I. Executive Summary
Canadian
Imperial Bank of Commerce (CIBC) is one of the leading North American financial
institutions. It has over 140 years of serving clients in Canada and
around the world. Through its two distinct business lines, the CIBC Retail
Markets and the CIBC World Markets, CIBC provides a full range of products and
services to almost 11 million individual and small business clients and meets
the financial needs of corporate and institutional clients. In 2007, revenue
was $12.1 billion and net income was $3.3 billion. At year-end, market
capitalization was $34.2 billion and its Tier 1 capital ratio was 9.7%” (CICB
Annual Accountability Report, 2007).
However,
as of January of 2008 several investors of CICB are bailing out $2.75 billion
cash injections to infuse the bank with the necessary capital to survive the
global credit crunch. It has also caused significant drop in the bank’s stock
price. According to the bond rating service, CIBC’s rating is under review with
negative implications because of its risk management processes. On the other
hand, there are also major criticisms on the management of CICB by its chief
executive Gerry McCaughey (Silcoff, 2008) and other top management officers who
should not be in the risk committee.
Upon
review of the risk management of CICB, particularly the new Base II, it is more
likely that the present problem of the CICB due to subprime loan is not caused
by the mere policies and procedures of CICB risk management but by the few
individuals who should not be part of the risk committee.
II. Introduction
CIBC
announced a US$2 billion writedown due to the subprime losses (Corporate News,
2007). CIBC suffered in the same way as the banks in the US. Several top executives,
including its chief executive of World Markets and Chief Risk Officer were
fired because of the subprime write-downs of about US$3.3 billion (Duncan, 2008). Other
Canadian banks were not affected since by the subprime crisis of the United States.
Many blames the Canadian Imperial Bank of Commerce chief executive Gerry
McCaughey's and believe that he should be one of the top executives to go
(Silcoff, 2008).
The
changes in top management have earned several criticisms from the financial
industry except for the recruitment of director Nick Le Pan and chief financial
officer David Williamson (Silcoff, 2008). Changes in the Risk Management of
CIBC have also been implemented since December of last year. Both these factors
may greatly affect the outcome of CICB in terms of the problems of subprime
loans in the US.
At present, CICB manage risks by
following the guidelines and tolerance levels established by their Risk
Management (RM) Committee and Board of Directors. This is done by following the
set of procedures and standards set by the committee and the Board. The RM
assists the Board in identifying, measuring and controlling the business risks
of CIBC.
The
policies for key risk management are approved or renewed annually by the Risk
Management (RM) committee. It also measures, monitors and control the risks by
evaluating the risk if it is in accordance with the risk tolerance limits.
According
to the management guidelines of CIBC, stated in their Annual Accountability
Report 2007, the main priorities of the RM is the management and re-allocation
of risk resources to achieve the goals of CIBC; and to measure, monitor and
control the credit risks, market risks, liquidity risks and operational risks.
This also includes the legal risks of CIBC and its reputation (CIBC Annual
Accountability Report, 2007).

_Task requirements_
A. List every line of the listing below that contains the word "panel", copying each one in full.
B. Write the next part of the essay above on CIBC's risk management, picking up right after its final sentence.

_Records supplied_

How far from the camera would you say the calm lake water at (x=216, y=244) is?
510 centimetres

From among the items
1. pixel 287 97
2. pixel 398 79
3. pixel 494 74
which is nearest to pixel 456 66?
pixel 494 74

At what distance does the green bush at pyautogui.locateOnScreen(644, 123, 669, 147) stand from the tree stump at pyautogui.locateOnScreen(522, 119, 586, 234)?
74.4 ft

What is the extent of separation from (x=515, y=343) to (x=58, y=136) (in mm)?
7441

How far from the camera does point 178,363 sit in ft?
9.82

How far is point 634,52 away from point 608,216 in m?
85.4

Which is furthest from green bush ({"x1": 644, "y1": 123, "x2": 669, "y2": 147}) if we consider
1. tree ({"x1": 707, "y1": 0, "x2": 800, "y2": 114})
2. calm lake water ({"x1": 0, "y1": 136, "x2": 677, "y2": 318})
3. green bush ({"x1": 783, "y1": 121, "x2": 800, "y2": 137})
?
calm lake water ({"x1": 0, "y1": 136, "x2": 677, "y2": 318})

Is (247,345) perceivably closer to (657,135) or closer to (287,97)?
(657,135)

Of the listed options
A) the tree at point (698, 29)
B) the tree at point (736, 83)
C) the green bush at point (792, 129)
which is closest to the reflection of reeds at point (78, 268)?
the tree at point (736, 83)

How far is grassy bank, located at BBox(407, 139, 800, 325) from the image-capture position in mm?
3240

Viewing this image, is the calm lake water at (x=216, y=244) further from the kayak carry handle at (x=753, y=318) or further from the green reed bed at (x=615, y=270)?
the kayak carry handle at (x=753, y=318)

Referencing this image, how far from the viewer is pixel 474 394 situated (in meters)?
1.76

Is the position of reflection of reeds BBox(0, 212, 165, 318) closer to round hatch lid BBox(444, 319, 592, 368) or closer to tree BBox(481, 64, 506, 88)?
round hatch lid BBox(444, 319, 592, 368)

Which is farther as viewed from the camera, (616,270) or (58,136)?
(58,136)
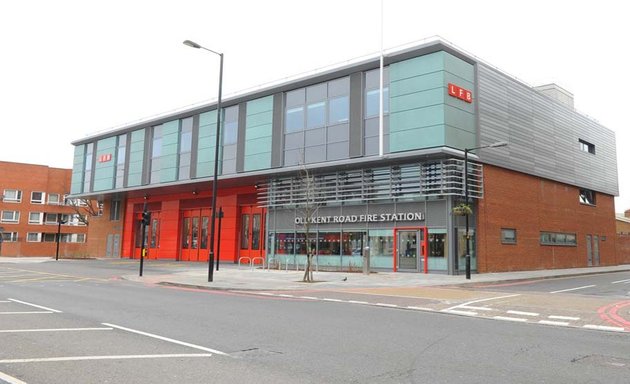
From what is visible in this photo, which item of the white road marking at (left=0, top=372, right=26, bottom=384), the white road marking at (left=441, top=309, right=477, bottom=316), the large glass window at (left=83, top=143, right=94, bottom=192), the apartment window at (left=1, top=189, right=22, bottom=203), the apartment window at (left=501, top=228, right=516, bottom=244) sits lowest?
the white road marking at (left=0, top=372, right=26, bottom=384)

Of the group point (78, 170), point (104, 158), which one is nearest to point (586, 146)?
point (104, 158)

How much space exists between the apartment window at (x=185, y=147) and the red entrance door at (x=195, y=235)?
4.75 meters

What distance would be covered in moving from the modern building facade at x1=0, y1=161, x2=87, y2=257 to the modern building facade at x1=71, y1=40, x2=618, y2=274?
28.6 m

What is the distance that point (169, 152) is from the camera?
41.3 meters

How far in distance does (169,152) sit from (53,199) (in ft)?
117

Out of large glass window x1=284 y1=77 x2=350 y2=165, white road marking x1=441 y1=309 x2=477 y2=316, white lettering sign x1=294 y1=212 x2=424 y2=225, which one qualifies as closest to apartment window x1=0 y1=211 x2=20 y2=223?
large glass window x1=284 y1=77 x2=350 y2=165

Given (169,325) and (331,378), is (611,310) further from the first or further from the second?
(169,325)

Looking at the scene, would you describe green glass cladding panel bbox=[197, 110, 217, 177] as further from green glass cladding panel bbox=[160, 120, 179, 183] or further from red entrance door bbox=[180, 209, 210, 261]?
red entrance door bbox=[180, 209, 210, 261]

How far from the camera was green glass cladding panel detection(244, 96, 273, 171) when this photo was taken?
3403 cm

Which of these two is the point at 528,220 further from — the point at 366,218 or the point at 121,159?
the point at 121,159

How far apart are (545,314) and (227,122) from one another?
29213mm

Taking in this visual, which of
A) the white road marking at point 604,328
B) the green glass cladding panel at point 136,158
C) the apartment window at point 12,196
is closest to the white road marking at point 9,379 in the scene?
the white road marking at point 604,328

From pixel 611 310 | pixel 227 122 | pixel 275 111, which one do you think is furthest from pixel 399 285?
pixel 227 122

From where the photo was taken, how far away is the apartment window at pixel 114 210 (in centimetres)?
5244
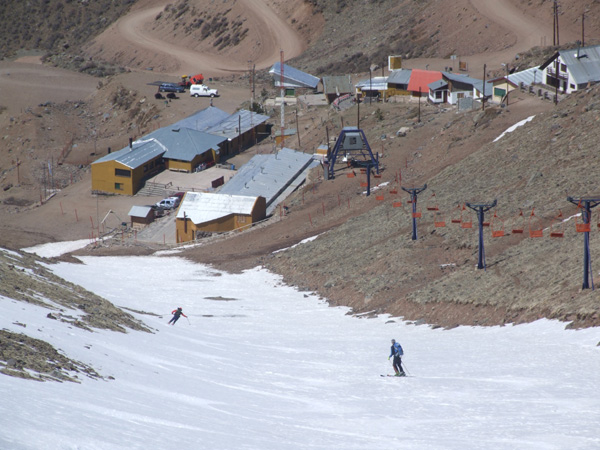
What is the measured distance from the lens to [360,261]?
158 feet

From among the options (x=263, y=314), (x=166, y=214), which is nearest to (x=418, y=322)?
(x=263, y=314)

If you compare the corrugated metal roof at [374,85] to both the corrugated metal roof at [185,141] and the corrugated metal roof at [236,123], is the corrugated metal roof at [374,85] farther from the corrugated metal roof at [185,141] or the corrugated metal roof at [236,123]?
the corrugated metal roof at [185,141]

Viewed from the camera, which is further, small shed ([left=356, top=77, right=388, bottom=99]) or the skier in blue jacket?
small shed ([left=356, top=77, right=388, bottom=99])

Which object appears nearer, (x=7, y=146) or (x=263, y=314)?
(x=263, y=314)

_Outputs for the tasks_
A.
Looking at the scene, would you describe green glass cladding panel bbox=[197, 110, 217, 177] as further from green glass cladding panel bbox=[160, 120, 179, 183] or further from red entrance door bbox=[180, 209, 210, 261]?
How far from the camera was green glass cladding panel detection(244, 96, 273, 171) when this photo was taken?
B) the green glass cladding panel at point 136,158

B.
As of 2007, the RM reported that it
has achieved its target client satisfaction and financial results by
continuously enhancing the CIBC’s risk infrastructure. The RM is also
responsible in the implementation of Base II program of CIBC.
The different RM groups and other
groups of CIBC are also involved in the management of risks. These are the
treasury, Credit and Investment Risk Management Group, Market Risk Management,
Operational Risk Management, Balance Sheet Measurement, and Monitoring and
Control.
The Treasury provides the funding
and asset/liability liquidity, cash and collateral management for the
particular risk. It ensures that CIBC is fully capitalized and it also manages
the capital in legal entities, affiliates and subsidiaries. The Credit and
Investment Risk Management group provides the oversight of the adjudication,
monitoring and management of the global credit risks. It uses market based
techniques in measuring, monitoring and controlling of risks. The Market Risk
Management (MRM) provides oversight on management, monitoring and control of
the trading credit risk and trading and non-trading market risks. The
Operational Risk Management identifies, measures, monitors and controls the
CIBC’s operational risks.
The
Balance Sheet Measurement, Monitoring and Control provide oversight on
measurement, monitoring and control of the balance sheet resources, model risk
and economic capital. It is also responsible in overseeing the balance sheet
resource allocation process.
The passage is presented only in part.